# The life of Tag



## TagAndLeto (Aug 20, 2013)

Just the 2 of us now after Leto left us in October.
Today we played with his christmas present. Teaching him to play soccer.










actually it's more like full contact rugby LOL



















here he is employing stealth techniques under the kitchen table to capture any falling food or crumbs lol


----------



## GoldenRetrieversAlberta (Dec 15, 2014)

Oh, so cute! He looks like a lovely boy!


----------



## CAROLINA MOM (May 12, 2009)

Great pictures of your boy, he's beautiful.


----------



## JordanWalker (Aug 14, 2014)

He is such a handsome boy. Thanks for sharing his pics with us. It would be great if he has a playmate. I'm sure that he will get one once you are ready.


----------



## TagAndLeto (Aug 20, 2013)

yeah he will for sure. We are in process of finding a new house by the summer. I'll wait till we move and get settled before adopting another kid 

some pics from today...


----------



## Harleysmum (Aug 19, 2014)

Goodness, he is a stunning looking boy!


----------



## mddolson (Jul 10, 2012)

Great pictures, & adorable subject! More please.

Mike D


----------



## Rob's GRs (Feb 25, 2007)

Cute pictures !!


----------



## TagAndLeto (Aug 20, 2013)

still trying to master the technique of pulling the jersey over the opponents head in a fight with his hockey teddy










here he is last spring...squirrel tracking


----------



## MyMaggieGirl (Nov 12, 2008)

He sure is a beautiful boy.


----------



## TagAndLeto (Aug 20, 2013)

here he is with another of his victims 









and here he is at less than 1 year old


----------



## Karen519 (Aug 21, 2006)

*Tag*



GoldenRetrieversAlberta said:


> Oh, so cute! He looks like a lovely boy!


Your Tag is such a beauty! I am so sorry about Leto.

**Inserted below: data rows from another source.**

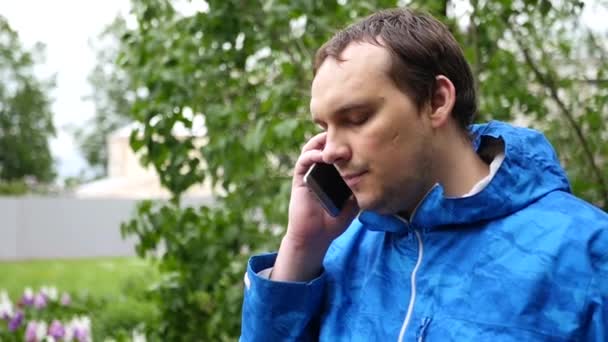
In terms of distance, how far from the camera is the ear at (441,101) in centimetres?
143

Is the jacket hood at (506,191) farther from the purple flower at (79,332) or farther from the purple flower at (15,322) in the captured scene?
the purple flower at (15,322)

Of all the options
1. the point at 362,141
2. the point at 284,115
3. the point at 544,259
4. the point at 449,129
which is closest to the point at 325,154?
the point at 362,141

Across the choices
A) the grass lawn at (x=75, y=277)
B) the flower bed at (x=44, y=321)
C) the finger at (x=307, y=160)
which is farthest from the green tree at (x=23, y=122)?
the finger at (x=307, y=160)

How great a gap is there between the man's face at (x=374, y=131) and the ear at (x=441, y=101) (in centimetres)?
2

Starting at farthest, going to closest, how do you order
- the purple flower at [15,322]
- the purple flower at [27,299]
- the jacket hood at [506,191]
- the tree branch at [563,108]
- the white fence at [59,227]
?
1. the white fence at [59,227]
2. the purple flower at [27,299]
3. the purple flower at [15,322]
4. the tree branch at [563,108]
5. the jacket hood at [506,191]

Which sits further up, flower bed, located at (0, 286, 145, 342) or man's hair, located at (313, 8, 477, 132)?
man's hair, located at (313, 8, 477, 132)

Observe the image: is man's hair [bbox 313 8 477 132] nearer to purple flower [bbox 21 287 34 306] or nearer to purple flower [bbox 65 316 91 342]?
purple flower [bbox 65 316 91 342]

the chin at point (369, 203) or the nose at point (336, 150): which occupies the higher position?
the nose at point (336, 150)

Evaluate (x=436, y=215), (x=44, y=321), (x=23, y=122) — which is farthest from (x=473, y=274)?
(x=23, y=122)

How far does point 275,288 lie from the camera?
5.20ft

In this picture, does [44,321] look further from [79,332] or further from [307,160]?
[307,160]

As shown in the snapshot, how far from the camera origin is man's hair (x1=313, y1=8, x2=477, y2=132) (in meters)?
1.41

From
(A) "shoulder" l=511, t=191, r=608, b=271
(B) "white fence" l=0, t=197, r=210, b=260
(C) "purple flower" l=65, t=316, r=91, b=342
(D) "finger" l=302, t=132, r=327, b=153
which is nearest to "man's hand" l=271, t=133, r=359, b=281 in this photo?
(D) "finger" l=302, t=132, r=327, b=153

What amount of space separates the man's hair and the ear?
1 centimetres
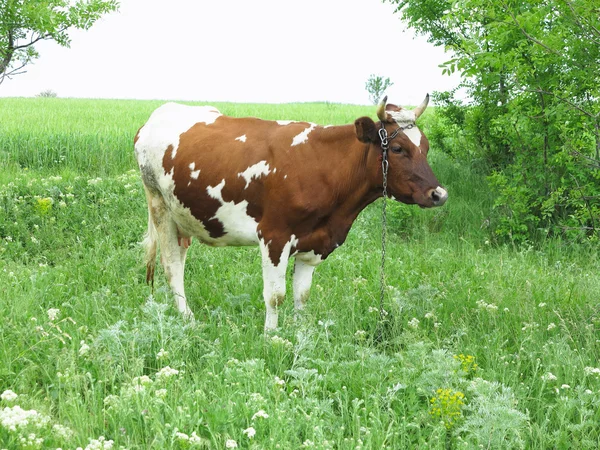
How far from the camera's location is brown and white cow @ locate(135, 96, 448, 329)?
19.4 feet

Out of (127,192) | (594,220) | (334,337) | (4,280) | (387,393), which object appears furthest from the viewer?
(127,192)

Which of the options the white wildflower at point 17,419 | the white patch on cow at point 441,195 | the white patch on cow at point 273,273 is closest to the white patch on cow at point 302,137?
the white patch on cow at point 273,273

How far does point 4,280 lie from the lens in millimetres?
7566

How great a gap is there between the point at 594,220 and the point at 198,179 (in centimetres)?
614

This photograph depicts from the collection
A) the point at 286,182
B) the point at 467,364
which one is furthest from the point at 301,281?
the point at 467,364

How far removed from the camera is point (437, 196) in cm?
573

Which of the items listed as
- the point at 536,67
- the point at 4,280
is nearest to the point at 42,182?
the point at 4,280

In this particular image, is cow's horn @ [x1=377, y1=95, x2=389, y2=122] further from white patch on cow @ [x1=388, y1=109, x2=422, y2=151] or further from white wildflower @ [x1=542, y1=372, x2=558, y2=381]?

I know how hard it is to lose one of our babies!


----------



## mddolson (Jul 10, 2012)

Tag is adorable. 

Mike D


----------



## Wendy427 (Apr 4, 2009)

Tag is such a beautiful boy! Love the pic with one of his "victims"!


----------



## TagAndLeto (Aug 20, 2013)

Leto and myself about 3 years ago. Tag (foreground) and Leto and myself having a tailgate party on a summer day. one of our favorite past times. And a pic of Leto, supervising Tag while the little grunt explored life under the patio lol


----------



## Neeko13 (Jul 10, 2010)

Tag is awesome looking!!! Sorry about your loss of Leto.....


----------



## TagAndLeto (Aug 20, 2013)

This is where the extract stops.